* DESCRIPTION OF THE TASK: Collect each line of the material below that contains the string "black". Matching is case-sensitive.

* EXTRACTED RECORDS:

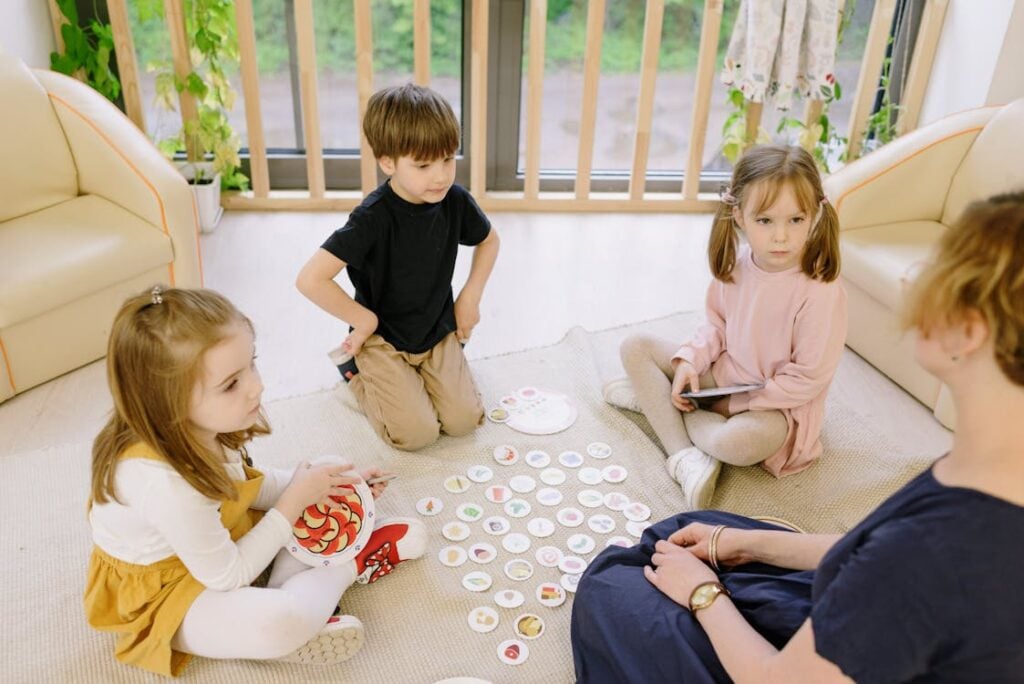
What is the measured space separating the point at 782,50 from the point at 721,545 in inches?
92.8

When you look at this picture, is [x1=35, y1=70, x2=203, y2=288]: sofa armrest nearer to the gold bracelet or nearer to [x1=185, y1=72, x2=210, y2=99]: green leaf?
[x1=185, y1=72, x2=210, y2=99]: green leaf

---

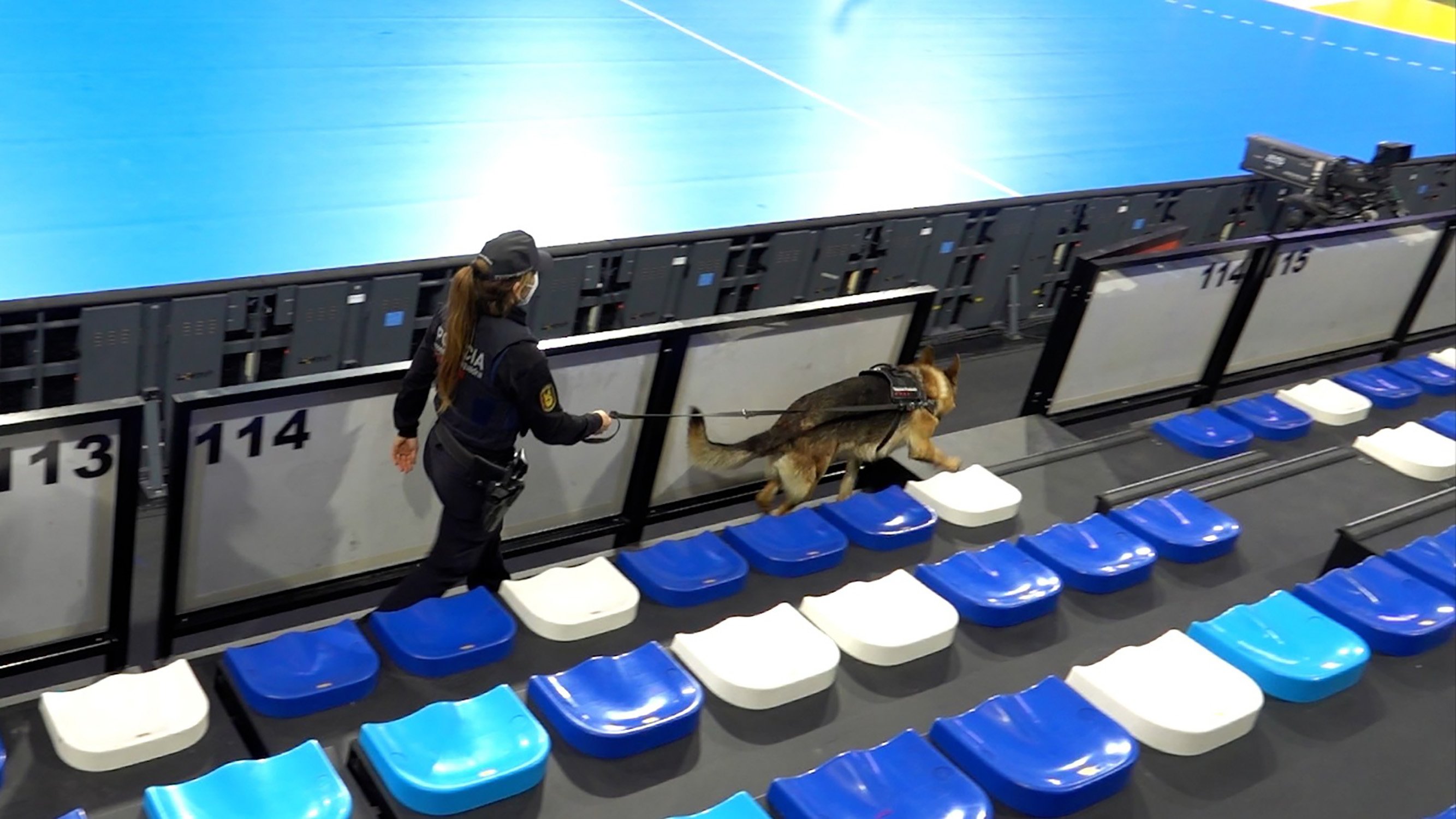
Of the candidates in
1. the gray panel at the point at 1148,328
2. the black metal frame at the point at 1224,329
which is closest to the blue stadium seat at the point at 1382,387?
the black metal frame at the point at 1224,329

* SOLUTION TO THIS EXERCISE:
2. the black metal frame at the point at 1224,329
the black metal frame at the point at 1224,329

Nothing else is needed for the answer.